Comment 62826

By Borrelli (registered) | Posted April 28, 2011 at 16:15:24

Very interesting and selective use of facts there, Smith. In your first paragraph what does education spending have to do GDP growth and how is it related to rewarding the rich?

In your second paragraph, interesting how those interest charges also generally mirror falling interest rates over that period--you've drawn a spurious correlation between tax rates and interest charges, and conveniently chosen the pre-recessionary period to demonstrate this. Would love to see the sources of your data so I can take a look at the interest charge to GDP ratio over a period when (according to the CTF) Harper has added more than $83B to the total debt while lowering taxes dramatically--while interest rates have been at all-time lows.
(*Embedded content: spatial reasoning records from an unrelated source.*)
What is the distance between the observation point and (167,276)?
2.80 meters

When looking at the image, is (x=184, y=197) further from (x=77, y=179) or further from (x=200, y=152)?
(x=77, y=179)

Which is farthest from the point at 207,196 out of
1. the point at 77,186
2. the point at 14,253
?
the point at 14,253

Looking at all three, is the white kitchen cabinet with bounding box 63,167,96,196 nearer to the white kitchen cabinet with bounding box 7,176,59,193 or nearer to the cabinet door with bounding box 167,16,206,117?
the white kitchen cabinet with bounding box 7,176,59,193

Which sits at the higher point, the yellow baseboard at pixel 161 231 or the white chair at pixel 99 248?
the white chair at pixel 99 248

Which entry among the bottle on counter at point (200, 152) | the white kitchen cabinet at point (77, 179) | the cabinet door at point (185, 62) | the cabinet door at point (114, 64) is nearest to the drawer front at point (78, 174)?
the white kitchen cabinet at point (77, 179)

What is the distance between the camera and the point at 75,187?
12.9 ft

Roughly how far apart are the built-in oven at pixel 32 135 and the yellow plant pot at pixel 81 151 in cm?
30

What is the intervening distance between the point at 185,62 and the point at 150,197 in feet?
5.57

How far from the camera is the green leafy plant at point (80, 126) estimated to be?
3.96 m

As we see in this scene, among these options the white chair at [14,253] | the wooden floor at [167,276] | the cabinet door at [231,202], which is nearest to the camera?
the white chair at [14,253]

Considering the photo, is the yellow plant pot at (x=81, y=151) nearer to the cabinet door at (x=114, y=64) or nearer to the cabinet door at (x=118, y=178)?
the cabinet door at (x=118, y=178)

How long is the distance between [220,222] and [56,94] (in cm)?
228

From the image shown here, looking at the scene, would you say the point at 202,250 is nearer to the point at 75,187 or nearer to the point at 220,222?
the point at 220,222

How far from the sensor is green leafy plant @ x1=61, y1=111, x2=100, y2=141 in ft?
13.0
But as you point out, the issue really isn't whether low taxes are good for economic growth--sure the booming 2000s in the USA demonstrates that they can be, but there's the little matter of who benefits most when the times are good, and who pays the piper when the house of cards falls.

What you're advocating, it seems, is some version of the wholly discredited model of economics: lower taxes, something that only those with lots of money to be taxed truly benefit from, and then hope that this trickle-down effect provide the illusion of spreading the wealth.

It's the classic economic fairy tale, supply-side economics, and has been tried time and time again in that great economic laboratory called the USA. And it's failed every time, too, from the 1890s, to Reaganomics, to Bush's Bubble.